@genkit-ai/vertexai
Version:
Genkit AI framework plugin for Google Cloud Vertex AI APIs including Gemini APIs, Imagen, and more.
149 lines (129 loc) • 4.91 kB
text/typescript
/**
* Copyright 2024 Google LLC
*
* Licensed under the Apache License, Version 2.0 (the "License");
* you may not use this file except in compliance with the License.
* You may obtain a copy of the License at
*
* http://www.apache.org/licenses/LICENSE-2.0
*
* Unless required by applicable law or agreed to in writing, software
* distributed under the License is distributed on an "AS IS" BASIS,
* WITHOUT WARRANTIES OR CONDITIONS OF ANY KIND, either express or implied.
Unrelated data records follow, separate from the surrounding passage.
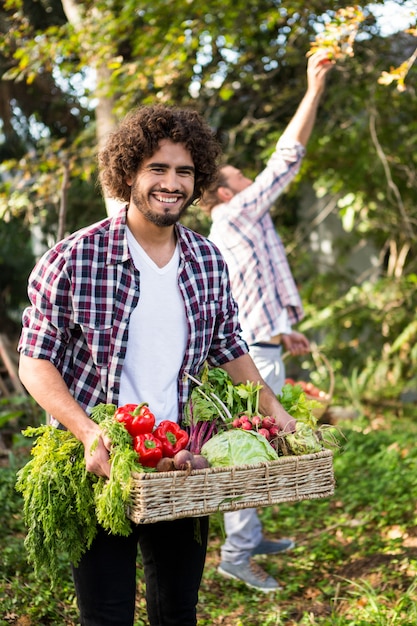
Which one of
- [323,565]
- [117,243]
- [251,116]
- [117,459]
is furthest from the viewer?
[251,116]

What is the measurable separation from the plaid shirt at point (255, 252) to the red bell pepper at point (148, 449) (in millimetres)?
2063

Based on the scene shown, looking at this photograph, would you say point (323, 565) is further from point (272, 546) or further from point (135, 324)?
point (135, 324)

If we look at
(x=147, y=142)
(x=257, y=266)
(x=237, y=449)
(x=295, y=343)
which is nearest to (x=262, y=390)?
(x=237, y=449)

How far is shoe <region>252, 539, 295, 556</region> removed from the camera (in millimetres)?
4730

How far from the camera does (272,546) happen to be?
4762 mm

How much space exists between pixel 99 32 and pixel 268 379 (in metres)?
3.57

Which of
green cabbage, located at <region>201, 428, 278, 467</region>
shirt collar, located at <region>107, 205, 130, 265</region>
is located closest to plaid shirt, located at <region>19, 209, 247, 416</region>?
shirt collar, located at <region>107, 205, 130, 265</region>

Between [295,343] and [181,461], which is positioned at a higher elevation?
[295,343]

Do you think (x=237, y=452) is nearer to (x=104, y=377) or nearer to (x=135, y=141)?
(x=104, y=377)

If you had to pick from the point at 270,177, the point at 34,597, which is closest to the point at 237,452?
the point at 34,597

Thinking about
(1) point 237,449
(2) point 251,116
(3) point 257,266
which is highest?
(2) point 251,116

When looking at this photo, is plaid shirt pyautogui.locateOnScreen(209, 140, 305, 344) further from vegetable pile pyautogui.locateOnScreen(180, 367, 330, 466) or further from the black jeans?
the black jeans

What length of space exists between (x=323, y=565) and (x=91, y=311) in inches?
110

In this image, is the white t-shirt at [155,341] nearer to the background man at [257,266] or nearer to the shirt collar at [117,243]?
the shirt collar at [117,243]
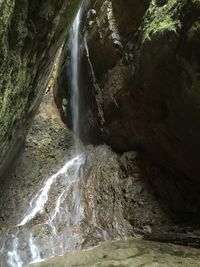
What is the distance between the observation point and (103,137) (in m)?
9.61

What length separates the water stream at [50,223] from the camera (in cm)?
636

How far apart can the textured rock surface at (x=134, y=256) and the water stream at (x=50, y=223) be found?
581 millimetres

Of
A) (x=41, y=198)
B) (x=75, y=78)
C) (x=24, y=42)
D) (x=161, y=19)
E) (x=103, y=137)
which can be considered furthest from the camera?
(x=75, y=78)

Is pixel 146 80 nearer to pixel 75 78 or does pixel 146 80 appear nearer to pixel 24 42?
pixel 24 42

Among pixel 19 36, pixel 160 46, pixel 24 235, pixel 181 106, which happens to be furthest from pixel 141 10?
pixel 24 235

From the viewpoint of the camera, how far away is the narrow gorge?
530 cm

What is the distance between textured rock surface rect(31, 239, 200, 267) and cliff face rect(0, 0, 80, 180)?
202 centimetres

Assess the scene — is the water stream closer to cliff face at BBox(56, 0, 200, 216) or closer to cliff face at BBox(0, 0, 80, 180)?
cliff face at BBox(56, 0, 200, 216)

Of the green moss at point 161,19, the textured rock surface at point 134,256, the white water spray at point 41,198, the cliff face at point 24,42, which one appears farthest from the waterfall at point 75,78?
the textured rock surface at point 134,256

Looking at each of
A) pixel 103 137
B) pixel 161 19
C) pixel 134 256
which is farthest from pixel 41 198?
pixel 161 19

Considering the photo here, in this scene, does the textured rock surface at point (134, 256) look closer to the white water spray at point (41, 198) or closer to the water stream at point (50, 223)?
the water stream at point (50, 223)

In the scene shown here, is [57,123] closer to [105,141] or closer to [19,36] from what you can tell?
[105,141]

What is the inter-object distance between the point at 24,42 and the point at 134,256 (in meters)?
3.14

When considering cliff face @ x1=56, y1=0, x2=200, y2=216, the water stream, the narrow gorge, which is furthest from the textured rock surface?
cliff face @ x1=56, y1=0, x2=200, y2=216
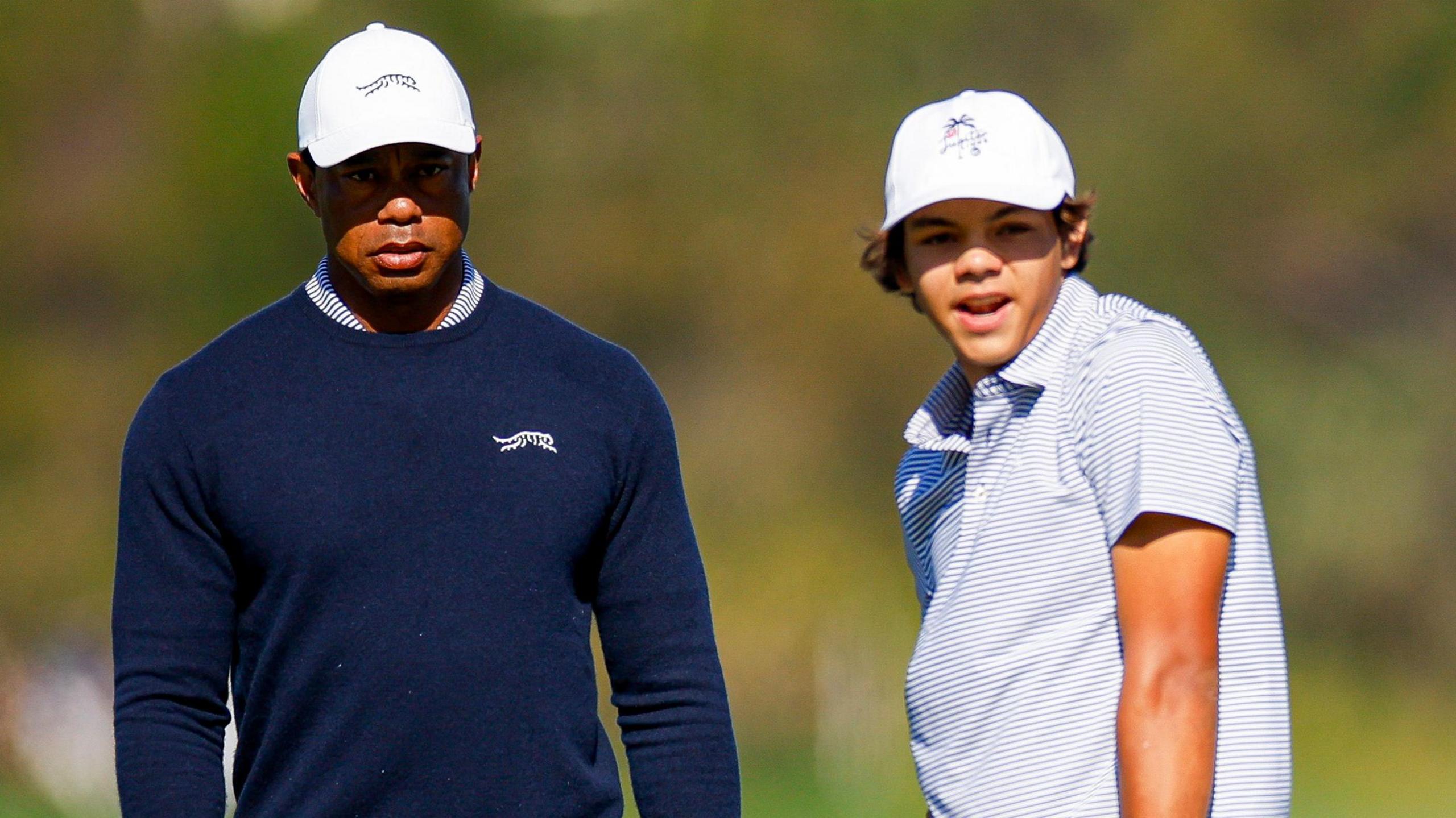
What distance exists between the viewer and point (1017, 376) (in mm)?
2348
* See the License for the specific language governing permissions and
* limitations under the License.
*/
import { Genkit, RetrieverAction, retrieverRef, z } from 'genkit';
import { queryPublicEndpoint } from './query_public_endpoint';
import {
VertexAIVectorRetrieverOptionsSchema,
VertexVectorSearchOptions,
} from './types';
import { getProjectNumber } from './utils';
const DEFAULT_K = 10;
/**
* Creates Vertex AI retrievers.
*
* This function returns a list of retriever actions for Vertex AI based on the provided
* vector search options and embedder configurations.
*
* @param {VertexVectorSearchOptions<EmbedderCustomOptions>} params - The parameters for creating the retrievers.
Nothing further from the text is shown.